Chicago, Ill.
The Communications Workers of America (CWA) and the International Brotherhood of Electrical Workers (IBEW) are now in bargaining on behalf of 80,000 Verizon workers at Verizon East, which covers New England, New York, New Jersey, Pennsylvania, Delaware, Maryland, the District of Columbia, Virginia and West Virginia.
The current contracts expired at midnight, August 2.
In conjunction with these talks, CWA is also bargaining on behalf of Verizon Wireless workers in New York City, where the current contract expired August 1. Also as these talks go on, CWA members have been on strike against Verizon in Western North Carolina since May 19. The 150 members of this former GTE unit are striking over family and health issues—preserving their emergency family illness benefit, resisting the demand to take back days of sick leave and seeking relief from oppressive levels of forced overtime.
The unions’ bargaining goals include a fair wage settlement that recognizes their members’ productivity and contribution to Verizon’s success, strengthened employment security and access by members to new and unorganized job areas, pension increases, provisions aimed at reducing job stress and other improvements in members’ benefits and rights.
Verizon is seeking to gut hometown job protections, demanding concessions in health care coverage and continuing to degrade the union relations environment.
CWA negotiated hometown job protections in exchange for support of the Bell Atlantic and NYNEX mergers.
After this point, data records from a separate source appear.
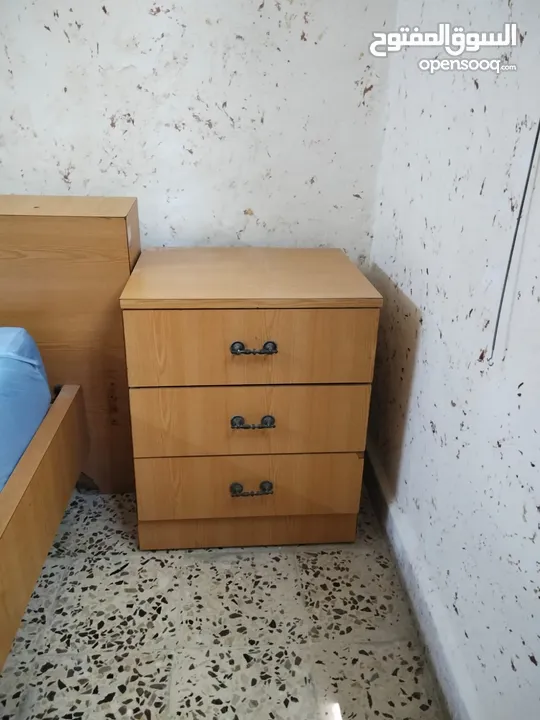 غرفة نوم للبيع قابل لبيع كل قطعة على انفراد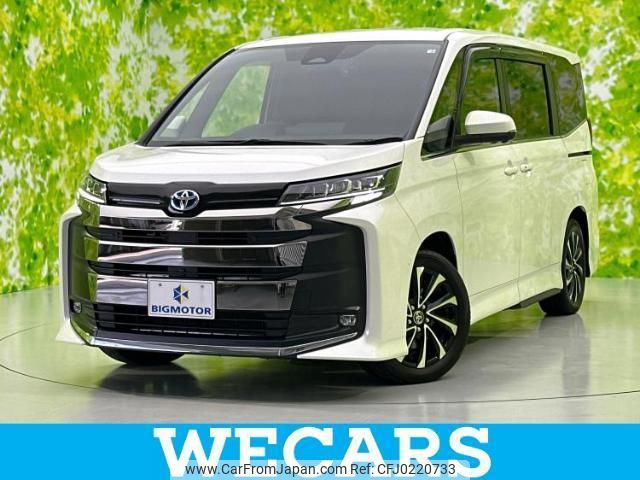 toyota noah 2022 quick_quick_6AA-ZWR90W_ZWR90-0018762 image 1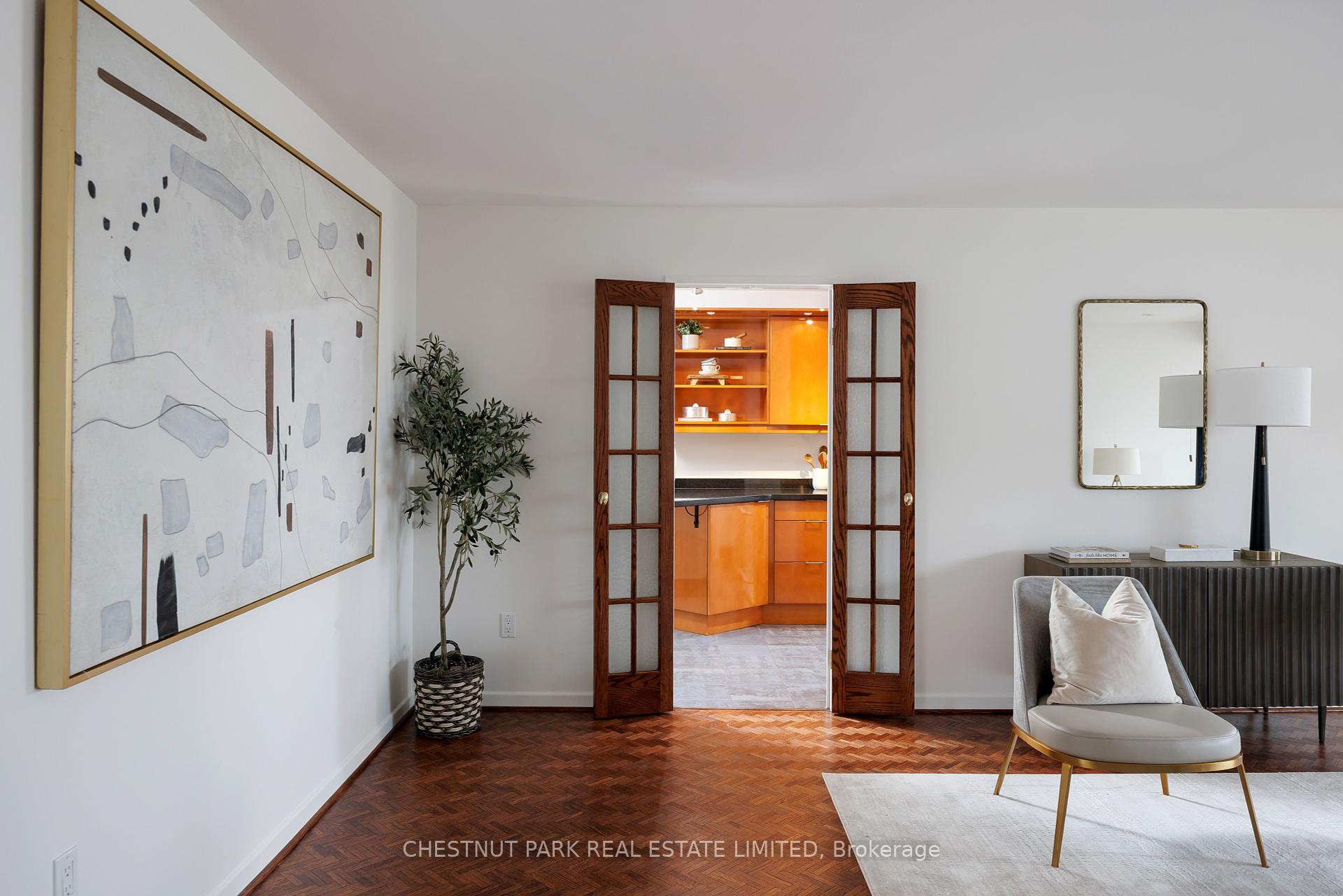 3 Bedrooms Condo at 62 Wellesley, Toronto For sale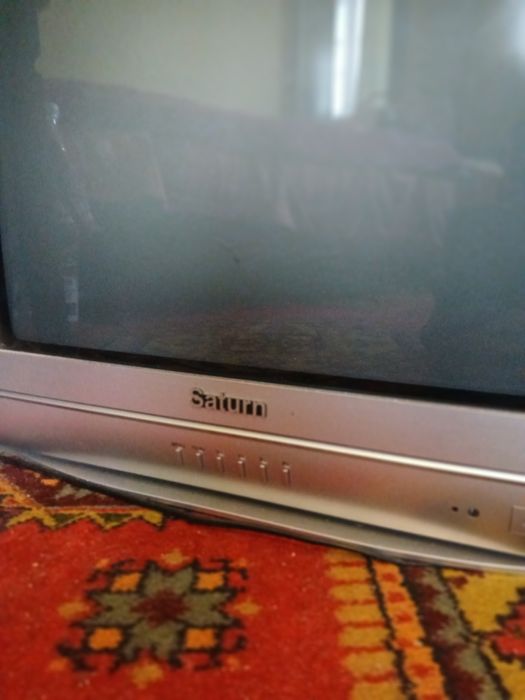 Телевізор Saturn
Executives also received $80 million in bonuses for consummating the merger. Now Verizon seeks to abrogate the limits on movement of work.
In the face of rising health care costs, Verizon seeks to cap them and shift premium payments to the workers and retirees who have paid for their health benefits over the years by accepting lower wage increases in return for health security for their families. The unions have also worked with Verizon to save millions of dollars through joint health care cost containment programs.
Both unions reject any attempts to pick their members’ pockets through cost shifting, which would do nothing to address the root cause of rising costs and can only create tremendous turmoil. Instead, the unions have invited Verizon to join with other employers and citizens groups in the work of the National Coalition on Health Care to achieve a bipartisan national solution to this national problem.
Verizon has been posturing with the media and trying to justify workers’ concessions by claiming it is in trouble because of the bad economy and competitive forces, but the facts prove otherwise.
Verizon is the industry leader, with the biggest revenues and greatest market capitalization—20 percent higher than SBC’s—and profits last year of more than $4 billion, despite a poor economy.
The company’s success is shown in the way its executives reward themselves. Top executives made $427 million over the past six years. In fact, just as thousands of employees and union members were being laid off last fall, Executive Vice President Larry Babbio gave himself a big payday by cashing in $5.2 million worth of his Verizon shares.
Resolved: The AFL-CIO and its member unions support our affiliates, the CWA and the IBEW, and will do everything within our power and ability to lawfully help our unions and their members win a new contract that preserves hometown jobs and health benefits and improves current standards of pay and conditions.